Count the lines in the records below that contain the string "vertical". Reply with the number only.

>> Start Extracted material

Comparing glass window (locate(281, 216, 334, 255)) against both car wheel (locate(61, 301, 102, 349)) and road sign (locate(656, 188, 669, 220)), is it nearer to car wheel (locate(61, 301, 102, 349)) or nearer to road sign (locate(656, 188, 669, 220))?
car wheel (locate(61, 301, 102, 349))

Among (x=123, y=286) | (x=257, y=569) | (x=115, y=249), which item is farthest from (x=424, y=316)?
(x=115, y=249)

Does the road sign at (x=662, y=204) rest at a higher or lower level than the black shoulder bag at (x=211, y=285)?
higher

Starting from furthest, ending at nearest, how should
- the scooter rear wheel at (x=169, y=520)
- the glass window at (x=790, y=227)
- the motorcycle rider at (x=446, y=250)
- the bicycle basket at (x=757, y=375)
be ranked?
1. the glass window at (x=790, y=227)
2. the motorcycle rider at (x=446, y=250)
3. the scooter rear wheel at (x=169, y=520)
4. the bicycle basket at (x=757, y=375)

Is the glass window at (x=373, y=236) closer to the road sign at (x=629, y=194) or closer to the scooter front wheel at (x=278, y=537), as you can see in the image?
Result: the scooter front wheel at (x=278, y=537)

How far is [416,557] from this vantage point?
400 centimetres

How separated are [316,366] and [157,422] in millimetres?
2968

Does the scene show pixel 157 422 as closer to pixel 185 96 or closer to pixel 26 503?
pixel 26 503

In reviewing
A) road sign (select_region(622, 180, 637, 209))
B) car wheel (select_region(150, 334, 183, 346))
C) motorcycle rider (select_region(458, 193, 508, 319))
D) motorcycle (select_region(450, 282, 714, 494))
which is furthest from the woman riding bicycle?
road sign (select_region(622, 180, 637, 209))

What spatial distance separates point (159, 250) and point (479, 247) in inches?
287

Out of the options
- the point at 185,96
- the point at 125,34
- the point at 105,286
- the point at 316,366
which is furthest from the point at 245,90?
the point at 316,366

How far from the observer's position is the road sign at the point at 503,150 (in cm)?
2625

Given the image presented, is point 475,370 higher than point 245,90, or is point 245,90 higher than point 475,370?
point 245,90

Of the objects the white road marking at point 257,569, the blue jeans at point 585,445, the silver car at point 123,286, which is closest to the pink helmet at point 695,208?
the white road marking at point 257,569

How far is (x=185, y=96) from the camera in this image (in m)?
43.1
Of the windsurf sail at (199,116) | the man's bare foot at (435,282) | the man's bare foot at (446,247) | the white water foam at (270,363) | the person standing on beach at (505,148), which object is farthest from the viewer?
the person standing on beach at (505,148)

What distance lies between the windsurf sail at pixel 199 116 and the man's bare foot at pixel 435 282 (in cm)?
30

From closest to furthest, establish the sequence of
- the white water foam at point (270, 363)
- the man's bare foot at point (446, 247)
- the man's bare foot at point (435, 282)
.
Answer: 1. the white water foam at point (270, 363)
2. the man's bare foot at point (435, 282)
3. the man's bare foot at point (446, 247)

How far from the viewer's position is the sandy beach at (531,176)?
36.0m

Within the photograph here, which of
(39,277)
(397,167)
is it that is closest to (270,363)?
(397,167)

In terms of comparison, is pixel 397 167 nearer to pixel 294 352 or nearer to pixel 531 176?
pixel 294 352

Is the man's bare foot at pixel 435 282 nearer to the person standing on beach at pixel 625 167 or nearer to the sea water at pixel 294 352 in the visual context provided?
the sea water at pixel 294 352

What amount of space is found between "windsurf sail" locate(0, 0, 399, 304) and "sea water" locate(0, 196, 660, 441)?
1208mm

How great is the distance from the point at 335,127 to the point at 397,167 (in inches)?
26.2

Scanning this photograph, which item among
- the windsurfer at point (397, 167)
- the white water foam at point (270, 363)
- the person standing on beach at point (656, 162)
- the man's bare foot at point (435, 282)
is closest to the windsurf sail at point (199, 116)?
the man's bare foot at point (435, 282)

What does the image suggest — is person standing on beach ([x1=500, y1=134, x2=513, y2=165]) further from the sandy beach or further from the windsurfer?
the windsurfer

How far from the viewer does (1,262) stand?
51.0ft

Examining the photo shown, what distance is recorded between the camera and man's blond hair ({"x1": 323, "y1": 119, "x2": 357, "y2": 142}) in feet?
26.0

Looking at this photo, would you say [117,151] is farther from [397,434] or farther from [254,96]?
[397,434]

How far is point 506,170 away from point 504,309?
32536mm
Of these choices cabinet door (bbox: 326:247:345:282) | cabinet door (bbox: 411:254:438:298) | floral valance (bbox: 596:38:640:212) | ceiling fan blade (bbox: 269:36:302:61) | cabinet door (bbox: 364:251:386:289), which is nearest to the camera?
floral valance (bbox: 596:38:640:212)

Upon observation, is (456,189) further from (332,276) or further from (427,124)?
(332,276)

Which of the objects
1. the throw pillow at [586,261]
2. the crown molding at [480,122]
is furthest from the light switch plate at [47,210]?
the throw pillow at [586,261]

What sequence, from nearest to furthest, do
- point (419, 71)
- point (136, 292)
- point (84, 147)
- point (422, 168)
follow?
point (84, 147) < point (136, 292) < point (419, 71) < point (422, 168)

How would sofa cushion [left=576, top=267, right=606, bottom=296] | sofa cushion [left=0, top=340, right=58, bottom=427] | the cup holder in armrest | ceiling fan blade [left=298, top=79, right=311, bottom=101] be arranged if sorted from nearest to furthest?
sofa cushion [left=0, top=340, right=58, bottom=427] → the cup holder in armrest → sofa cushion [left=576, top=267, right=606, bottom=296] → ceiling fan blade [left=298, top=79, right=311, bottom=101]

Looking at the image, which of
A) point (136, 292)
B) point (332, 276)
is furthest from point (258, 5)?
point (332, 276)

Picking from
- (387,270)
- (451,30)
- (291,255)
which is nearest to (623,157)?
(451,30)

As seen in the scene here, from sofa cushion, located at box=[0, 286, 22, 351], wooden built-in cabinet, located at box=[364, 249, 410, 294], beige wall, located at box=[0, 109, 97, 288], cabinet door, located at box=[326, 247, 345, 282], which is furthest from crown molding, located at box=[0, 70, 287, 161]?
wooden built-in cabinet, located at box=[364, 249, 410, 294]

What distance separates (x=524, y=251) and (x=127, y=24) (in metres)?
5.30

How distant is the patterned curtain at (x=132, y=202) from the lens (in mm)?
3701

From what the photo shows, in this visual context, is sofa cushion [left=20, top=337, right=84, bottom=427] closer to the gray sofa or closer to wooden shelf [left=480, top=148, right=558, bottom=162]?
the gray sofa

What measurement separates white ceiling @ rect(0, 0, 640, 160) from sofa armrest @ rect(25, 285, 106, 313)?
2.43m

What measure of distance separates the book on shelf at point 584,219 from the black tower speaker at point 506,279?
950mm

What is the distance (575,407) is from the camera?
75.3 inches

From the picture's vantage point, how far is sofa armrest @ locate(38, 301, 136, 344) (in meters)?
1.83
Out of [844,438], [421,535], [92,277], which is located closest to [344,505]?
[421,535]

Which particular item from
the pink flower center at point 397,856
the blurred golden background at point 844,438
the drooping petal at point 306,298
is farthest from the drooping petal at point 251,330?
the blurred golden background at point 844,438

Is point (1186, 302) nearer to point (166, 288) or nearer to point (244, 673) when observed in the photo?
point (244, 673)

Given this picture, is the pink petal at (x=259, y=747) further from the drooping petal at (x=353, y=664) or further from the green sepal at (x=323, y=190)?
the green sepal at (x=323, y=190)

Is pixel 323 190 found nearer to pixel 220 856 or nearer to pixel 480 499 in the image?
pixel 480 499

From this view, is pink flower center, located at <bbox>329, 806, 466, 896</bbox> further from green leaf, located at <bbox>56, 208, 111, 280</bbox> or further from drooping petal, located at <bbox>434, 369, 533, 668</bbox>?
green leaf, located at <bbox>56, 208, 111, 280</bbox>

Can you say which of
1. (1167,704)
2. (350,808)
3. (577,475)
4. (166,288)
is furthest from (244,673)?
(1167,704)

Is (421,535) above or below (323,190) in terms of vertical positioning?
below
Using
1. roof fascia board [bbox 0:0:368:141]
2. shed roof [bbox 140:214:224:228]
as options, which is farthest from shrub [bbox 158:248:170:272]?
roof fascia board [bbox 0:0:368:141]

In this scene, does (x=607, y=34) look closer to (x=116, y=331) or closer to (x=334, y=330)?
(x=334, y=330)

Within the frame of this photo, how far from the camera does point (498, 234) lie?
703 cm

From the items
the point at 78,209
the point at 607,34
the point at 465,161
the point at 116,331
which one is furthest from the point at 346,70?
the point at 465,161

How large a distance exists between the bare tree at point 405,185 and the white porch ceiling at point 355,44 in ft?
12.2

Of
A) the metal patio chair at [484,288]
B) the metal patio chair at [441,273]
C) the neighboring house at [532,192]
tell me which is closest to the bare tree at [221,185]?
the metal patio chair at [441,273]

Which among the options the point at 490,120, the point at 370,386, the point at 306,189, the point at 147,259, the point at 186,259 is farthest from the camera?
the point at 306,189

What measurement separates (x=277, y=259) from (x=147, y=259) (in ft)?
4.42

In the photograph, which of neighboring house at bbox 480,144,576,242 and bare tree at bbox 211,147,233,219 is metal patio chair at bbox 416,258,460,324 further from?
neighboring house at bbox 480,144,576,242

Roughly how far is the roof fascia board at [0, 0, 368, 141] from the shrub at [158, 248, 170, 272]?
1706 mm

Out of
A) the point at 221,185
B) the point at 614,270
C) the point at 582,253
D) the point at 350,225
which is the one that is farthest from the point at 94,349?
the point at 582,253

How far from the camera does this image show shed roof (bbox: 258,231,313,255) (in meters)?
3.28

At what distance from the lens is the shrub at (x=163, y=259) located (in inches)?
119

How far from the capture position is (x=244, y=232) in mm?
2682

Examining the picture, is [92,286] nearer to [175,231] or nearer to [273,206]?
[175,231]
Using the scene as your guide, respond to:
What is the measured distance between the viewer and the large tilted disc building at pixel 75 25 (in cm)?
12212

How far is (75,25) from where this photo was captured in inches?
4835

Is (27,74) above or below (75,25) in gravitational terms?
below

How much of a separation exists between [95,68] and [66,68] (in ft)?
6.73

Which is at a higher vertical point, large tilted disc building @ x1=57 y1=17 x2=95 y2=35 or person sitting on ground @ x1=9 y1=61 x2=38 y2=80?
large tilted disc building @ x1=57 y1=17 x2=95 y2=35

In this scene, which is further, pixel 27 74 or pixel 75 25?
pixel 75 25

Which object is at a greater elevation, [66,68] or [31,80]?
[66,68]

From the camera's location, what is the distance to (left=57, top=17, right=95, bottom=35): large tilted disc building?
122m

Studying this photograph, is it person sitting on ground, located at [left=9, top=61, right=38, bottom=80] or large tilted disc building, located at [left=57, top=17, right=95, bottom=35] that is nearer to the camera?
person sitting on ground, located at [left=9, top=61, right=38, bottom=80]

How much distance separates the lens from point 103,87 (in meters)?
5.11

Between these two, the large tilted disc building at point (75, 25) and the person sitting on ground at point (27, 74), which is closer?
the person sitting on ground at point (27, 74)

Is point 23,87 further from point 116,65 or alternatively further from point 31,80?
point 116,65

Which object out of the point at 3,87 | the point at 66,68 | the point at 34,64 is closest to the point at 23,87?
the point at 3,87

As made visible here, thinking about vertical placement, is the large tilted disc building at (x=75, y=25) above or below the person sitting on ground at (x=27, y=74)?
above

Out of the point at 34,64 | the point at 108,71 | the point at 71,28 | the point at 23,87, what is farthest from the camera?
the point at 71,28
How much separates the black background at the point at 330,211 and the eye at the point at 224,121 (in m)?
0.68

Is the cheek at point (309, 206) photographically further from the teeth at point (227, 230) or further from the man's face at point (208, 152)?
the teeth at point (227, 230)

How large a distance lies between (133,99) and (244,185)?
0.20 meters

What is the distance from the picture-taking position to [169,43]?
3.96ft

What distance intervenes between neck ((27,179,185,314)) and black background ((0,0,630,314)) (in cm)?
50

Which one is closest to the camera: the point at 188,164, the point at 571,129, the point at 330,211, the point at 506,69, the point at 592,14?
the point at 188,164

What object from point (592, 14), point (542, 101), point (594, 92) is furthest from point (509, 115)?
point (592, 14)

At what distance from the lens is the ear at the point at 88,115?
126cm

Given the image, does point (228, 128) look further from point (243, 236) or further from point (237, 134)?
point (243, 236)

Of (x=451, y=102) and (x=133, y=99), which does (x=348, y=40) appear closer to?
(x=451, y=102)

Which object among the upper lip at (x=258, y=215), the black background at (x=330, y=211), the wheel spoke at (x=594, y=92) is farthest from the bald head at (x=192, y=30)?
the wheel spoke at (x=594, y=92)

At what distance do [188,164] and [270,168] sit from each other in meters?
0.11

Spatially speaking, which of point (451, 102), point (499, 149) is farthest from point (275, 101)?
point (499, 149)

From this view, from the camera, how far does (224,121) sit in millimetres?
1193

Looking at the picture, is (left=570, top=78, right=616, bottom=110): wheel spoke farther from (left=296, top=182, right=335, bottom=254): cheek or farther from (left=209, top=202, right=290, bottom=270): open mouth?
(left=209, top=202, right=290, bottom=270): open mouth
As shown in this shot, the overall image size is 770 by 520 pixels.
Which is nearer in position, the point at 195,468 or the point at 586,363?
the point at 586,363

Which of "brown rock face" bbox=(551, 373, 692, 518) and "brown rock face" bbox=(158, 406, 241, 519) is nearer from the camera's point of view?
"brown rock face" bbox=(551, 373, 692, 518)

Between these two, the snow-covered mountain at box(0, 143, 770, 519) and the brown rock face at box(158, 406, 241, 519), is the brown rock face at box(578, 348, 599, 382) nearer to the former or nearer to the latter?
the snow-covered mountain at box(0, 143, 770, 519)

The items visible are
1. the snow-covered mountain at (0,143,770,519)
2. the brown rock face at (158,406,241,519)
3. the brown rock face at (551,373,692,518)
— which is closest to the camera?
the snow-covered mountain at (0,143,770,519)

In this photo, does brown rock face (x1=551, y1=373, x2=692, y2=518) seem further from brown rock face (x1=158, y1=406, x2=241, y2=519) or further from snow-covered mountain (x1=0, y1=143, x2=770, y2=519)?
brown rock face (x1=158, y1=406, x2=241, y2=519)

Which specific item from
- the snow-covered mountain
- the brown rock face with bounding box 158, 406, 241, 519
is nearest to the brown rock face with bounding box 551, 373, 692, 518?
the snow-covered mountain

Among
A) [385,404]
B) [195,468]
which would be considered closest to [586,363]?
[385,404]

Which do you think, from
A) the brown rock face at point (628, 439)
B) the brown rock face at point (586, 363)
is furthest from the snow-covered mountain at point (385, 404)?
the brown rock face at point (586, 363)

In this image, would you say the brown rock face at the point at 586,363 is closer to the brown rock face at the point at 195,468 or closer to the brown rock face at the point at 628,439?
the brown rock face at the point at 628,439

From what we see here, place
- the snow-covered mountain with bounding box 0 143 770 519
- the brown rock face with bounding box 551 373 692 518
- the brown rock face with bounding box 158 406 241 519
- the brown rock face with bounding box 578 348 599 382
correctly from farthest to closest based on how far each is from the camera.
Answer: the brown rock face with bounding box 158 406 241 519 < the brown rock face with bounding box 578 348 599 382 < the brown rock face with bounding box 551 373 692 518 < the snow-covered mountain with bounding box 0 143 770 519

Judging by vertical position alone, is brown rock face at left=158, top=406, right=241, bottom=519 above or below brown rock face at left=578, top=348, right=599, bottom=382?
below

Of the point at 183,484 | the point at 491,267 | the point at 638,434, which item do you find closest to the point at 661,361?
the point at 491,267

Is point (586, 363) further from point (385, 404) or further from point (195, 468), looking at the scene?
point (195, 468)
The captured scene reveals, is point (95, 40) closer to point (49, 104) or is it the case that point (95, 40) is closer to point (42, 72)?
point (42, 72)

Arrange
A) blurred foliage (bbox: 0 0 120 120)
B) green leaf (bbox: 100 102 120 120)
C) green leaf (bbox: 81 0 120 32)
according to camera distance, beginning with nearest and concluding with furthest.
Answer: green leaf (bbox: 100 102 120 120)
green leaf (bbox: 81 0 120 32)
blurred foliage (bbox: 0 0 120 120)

>> End Extracted material

:: Result of the exercise ::
4